Los inútiles lutos de antes
Los inútiles lutos de antes. Ilustración de Juana Moreno Molina¡Cuánto daño hicieron aquellos lutos! Duraban según la proximidad del parentesco. No se salía a fiestas, el atuendo tenía que ser de color negro de arriba abajo, descartado oír música y cantar, y había que rezar el Rosario todas las tardes para ayudar al tránsito satisfactorio del alma del difunto.
Pero lo más triste e injusto era que sólo lo sufrían las mujeres. El luto para los hombres bastaba con un brazalete en la manga, un crespón o un botón en el ojal de la chaqueta, y la corbata negra. Todo esto era suficiente para demostrar el dolor por la pérdida, o como se decía: guardar el luto. Por lo demás, libres como el viento.
El siguiente relato es una muestra de aquellos tiempos en los que la sociedad imponía a las mujeres unas normas de conducta y las condenaba si osaban salirse de ellas:
Salieron de casa alborotadas, llamándose unas a otras, mientras su madre, en la puerta, vestida toda de negro, con el pañuelo amarrado al quejo, las veía marchar, no sin las recomendaciones de siempre: ¡No vengan tarde!, ¡tengan cuidado con las pequeñas! , y ellas: ¡que sí, madre, quédese tranquila!
Las cinco hermanas, compuestas con sus mejores galas, bajaban la calle entre charlas y risas, cogidas del brazo, abarcando toda la calle a lo ancho. Eran como cinco rosas, la mayor de veinte años, la más chica de quince. Todo era frescura y belleza juvenil en sus lindas caras enmarcadas por rizos, producto de los innumerables lazos de papelillo que la noche anterior soportaban en sus cabezas, y con qué gracia lucían aquellos trajes vaporosos con anchos cinturones que conjuntaban con zapatos de plataforma. Eran la admiración de la gente al verlas pasar; desde la cantina salían a piropearlas, sin finura, algunos muchachos hartos de ron.
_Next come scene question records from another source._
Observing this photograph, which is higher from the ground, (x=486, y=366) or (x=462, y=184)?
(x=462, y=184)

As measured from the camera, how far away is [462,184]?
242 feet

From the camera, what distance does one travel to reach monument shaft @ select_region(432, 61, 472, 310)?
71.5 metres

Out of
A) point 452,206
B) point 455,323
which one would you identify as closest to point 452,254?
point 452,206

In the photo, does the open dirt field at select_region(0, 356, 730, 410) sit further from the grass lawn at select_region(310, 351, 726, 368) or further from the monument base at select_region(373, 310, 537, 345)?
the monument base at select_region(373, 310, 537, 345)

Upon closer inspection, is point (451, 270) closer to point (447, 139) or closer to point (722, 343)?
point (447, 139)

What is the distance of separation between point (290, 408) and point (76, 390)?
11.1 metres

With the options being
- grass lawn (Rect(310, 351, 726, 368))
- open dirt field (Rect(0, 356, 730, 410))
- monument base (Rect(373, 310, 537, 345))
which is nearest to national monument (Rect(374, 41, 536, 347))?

Ellas, muy dignas seguían su camino rumbo a la plaza sin hacer caso, como las aleccionara su madre. Iban a la verbena, la primera que se gozarían después de los largos lutos, que, gracias a Dios, había terminado para ellas ese año.
Era la primera vez que las más jóvenes iban a un baile y estaban nerviosas, pues apenas sabían dar dos pasos. Todo era nuevo para ellas, no así para las mayores que tenían pretendientes y esperaban encontrarse con ellos después de tanto tiempo sin poder salir.
Antes de llegar, subiendo la calle Larga, ya estaban oyendo los sones de pasodobles y un bolero de Antonio Machín, el mismo que cantaron en casa, muy bajito, durante el largo luto.
Mientras tanto, la madre, mujer joven aún, entró en la casa preocupada por sus hijas. Ella no debía salir a fiestas, ni siquiera para acompañar y vigilar a sus hijas en la verbena, pues su marido había muerto hacia tres años y aún le quedaban dos años más de luto. Se quedó en el patio paseando entre las macetas, muy inquieta. No le parecía bien que sus niñas fueran solas a los bailes, ella tendría que haberlas acompañado, pero eso era imposible, la señalarían con el dedo. Luego se encaminó a su habitación y, sin idea fija, abrió el ropero acariciando sus vestidos de soltera y aquel sombrerito tan mono, mientras pensaba si le serviría todavía.
Una vez en la plaza, las cinco jóvenes, sentadas en un banco, miraban a las parejas danzar, pero a ellas, aún, ningún galán se les acercaba. Los que interesaban a las mayores estaban fuera de la plaza, observando, embobados, a una mujer elegantemente ataviada de ropa colorida, de hermosa silueta, que llevaba un sombrero de ala ancha con rosas artificiales, de donde pendía un tenue velo que le cubría la cara. Muchos hombres se paraban al verla y algunos jóvenes osaron acercarse para invitarla a bailar. Ella los rehusaba educadamente y seguía paseando por fuera de la plaza, mirando de vez en cuando hacia dentro, pero sin atreverse a entrar. Algunas mujeres, torciendo el gesto, criticaban el sombrero pasado de moda que lucía, sin poder disimular las ganas de saber quién era.
Las chicas, aburridas, se marcharon alicaídas para su casa, una vez terminado el baile, que no fue tan divertido como habían pensado; Los chicos las habían ignorado, pendientes de aquella dichosa mujer.
Al llegar a su casa, su madre no estaba. Pensaron que estaría en casa de la vecina, lo cual era extraño a aquellas horas de la noche, pero no le dieron más importancia y se acostaron a dormir. Al cabo de un rato, desde sus camas, oyeron que la madre entraba cautelosa y, ¡qué raro!, también escucharon la voz de un hombre que la acompañaba.